Some ideologically unencumbered ministers know what’s going on. Pravin Gordhan does. So, evidently, does Susan Shabangu. The fact is, the investing world is losing patience with South Africa really quickly now. We may retain some sort of geopolitical significance, mainly by virtue of our location (pretty much the only thing the ANC can’t "transform") but we’re becoming the sort of place only investors with shiny suits will take seriously.

The litany of poor judgments, bad policy, rotten leadership, political division, blatant corruption and just plain embarrassment that Zuma has brought to the highest office in the land is too long to list in a column as tight as this. Suffice to say, we are all about to pay the price for the ANC having elected him, and for the probability that they’ll do so again.

The price will look something like this: violent strikes, political uncertainty and an inability to put the nationalisation bogey away will, in an already skittish and uncertain investment world, encourage long-term investors to look elsewhere. The value of the rand will fall. Because under the ANC the economy has deindustrialised, we now import more ordinary things and they will cost more. But we will keep importing them and that will force prices up — making it more expensive to run businesses and people will lose their jobs. There’s more, but you get my drift …

Zuma has been, effectively, silent during the wave of strikes of the past few months. His inability to lead is breathtaking. He had a meeting last Friday with business and union and government leaders, but one wonders why. Did he have anything to tell them they don’t already know? No. The meeting appears to have been designed so they could tell him what the hell is going on.

What would be the point of telling him? Oh, Sir, the state, under your leadership, is collapsing. The economy is on the verge of falling below generally accepted investment grade levels. What are you going to do? We know the answer is "nothing, because anything I do to clean up the mess I’ve made could trigger a threat to my personal and political comfort".

In the middle of the wider Zuma Calamity, it is comforting to hear and read middle-class black SA standing up for what is right. The most recent columns from Barney Mthombothi and Mondli Makhanya are outstanding for their courage. An open letter from Kay Sexwale to the few Rivonia trialists still living yesterday was equally wonderful, particularly as she hails from one of the ANC’s royal families. Describing her agony over whether, or how, to continue voting for the party that liberated her, she comes to a powerful conclusion: "I don’t know who I will vote for (in 2014). All I know is that Jacob Zuma will never again hold office with my consent."

I was also very excited to see the Black Business Council (BBC) hold a conference last week on the subject of creating black industrialists. Such people are exactly what the country needs. They are not, however, what the ANC needs. You cannot run an independent manufacturing business in the economic climate the party has created.
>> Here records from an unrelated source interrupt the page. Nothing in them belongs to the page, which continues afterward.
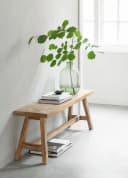 Essbank Herringbone small - MUST Living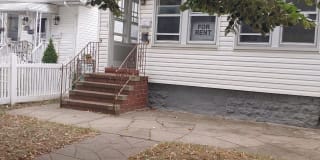 88-31 249th Street 88-31 249th Street Photo Gallery 1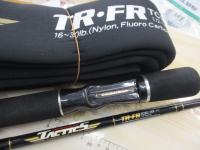 タクティクス TCSC-74X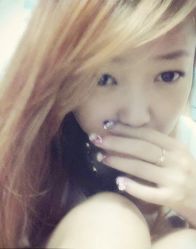 -SO HAIR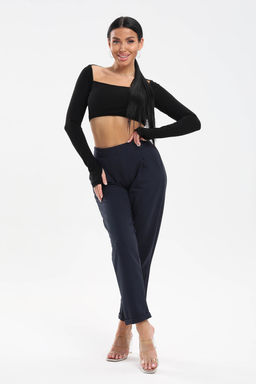 Брюки Karma Life в ассортименте  фото 22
You need to export and import, both made impossible by a wildly volatile currency. You need to hire and fire as economically as possible, both made impossible by ANC labour laws. The BBC is still very close to the ANC but that is one marriage that would not survive real black industrialisation. Just as the old National Party became a direct threat to Afrikaner wealth, so soon will the ANC become a threat to black wealth. Then all bets are off.